- Lepiej kupić nową. - Zbrojmistrz z krzywą miną obejrzał zaprezentowaną przez Cedmona koszulkę kolczą. - Co za stwór to uczynił?
Cedmon nie do końca wiedział, czy słowa te płyną z dobrego serca, czy może zbrojmistrz po prostu ujrzał okazję do zrobienia dobrego interesu, ale bardziej sądził, że to drugie.
- Wilkołak - powiedział. - Wielka bestia. - Na dowód prawdziwości słów pokazał zęby wilkołaków, zdecydowanie różniące się od psich czy wilczych. - Takie - pokazał na palcach - miała pazury.
W końcu jednak dało się wszystko załatwić. Oczywiście za garść srebra.

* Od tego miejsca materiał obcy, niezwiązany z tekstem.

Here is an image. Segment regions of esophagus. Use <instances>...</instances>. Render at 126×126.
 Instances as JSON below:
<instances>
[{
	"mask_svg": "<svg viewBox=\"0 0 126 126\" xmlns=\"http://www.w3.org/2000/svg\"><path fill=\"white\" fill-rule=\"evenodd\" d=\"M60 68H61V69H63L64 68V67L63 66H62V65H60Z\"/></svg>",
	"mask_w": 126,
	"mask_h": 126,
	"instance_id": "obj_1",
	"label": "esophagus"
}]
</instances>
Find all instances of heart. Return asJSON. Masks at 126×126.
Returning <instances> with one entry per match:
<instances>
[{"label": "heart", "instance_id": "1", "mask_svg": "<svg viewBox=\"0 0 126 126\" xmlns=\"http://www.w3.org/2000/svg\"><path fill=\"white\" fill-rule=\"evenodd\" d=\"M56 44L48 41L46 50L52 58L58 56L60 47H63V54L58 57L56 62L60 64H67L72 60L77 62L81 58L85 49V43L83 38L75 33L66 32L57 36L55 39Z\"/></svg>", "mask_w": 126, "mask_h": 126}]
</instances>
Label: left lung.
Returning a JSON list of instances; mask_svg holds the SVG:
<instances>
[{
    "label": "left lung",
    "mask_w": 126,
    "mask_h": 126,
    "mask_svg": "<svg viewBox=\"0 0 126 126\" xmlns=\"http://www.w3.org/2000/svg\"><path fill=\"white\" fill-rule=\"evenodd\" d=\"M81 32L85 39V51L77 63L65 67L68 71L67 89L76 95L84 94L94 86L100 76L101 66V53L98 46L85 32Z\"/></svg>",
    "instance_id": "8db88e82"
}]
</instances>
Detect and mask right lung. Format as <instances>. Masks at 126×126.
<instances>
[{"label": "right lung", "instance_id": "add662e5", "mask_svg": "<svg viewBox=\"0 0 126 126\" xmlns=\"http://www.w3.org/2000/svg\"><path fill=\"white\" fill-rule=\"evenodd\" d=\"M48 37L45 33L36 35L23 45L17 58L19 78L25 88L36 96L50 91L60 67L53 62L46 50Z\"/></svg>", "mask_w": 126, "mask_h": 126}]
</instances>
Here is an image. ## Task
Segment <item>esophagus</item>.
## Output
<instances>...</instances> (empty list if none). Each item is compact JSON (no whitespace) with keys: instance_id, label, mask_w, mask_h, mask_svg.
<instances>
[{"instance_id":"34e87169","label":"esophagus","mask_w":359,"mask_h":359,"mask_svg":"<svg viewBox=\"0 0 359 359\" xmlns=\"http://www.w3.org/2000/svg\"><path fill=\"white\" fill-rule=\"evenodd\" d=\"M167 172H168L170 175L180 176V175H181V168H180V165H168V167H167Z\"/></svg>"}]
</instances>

- Jutro będzie - zapewnił zbrojmistrz, a Cedmon był pewien, że sam zbrojmistrz palcem nawet nie kiwnie, a komuś po prostu zleci robotę. To go jednak nie interesowało, do czyjej kieszeni trafi srebro. Ważne było, że zbroja będzie cała.
* * *
Jak się okazało następnego dnia, o szaty nie trzeba było się kłopotać - dostarczono je do komnaty, wraz z poleceniem, by się w nie przebrać.
Kolor niepotrzebnie podkreślał opaleniznę, ale wyboru nie było, więc Cedmon przyodział białe szaty i, wraz z innymi, udał się na pałacowy dziedziniec.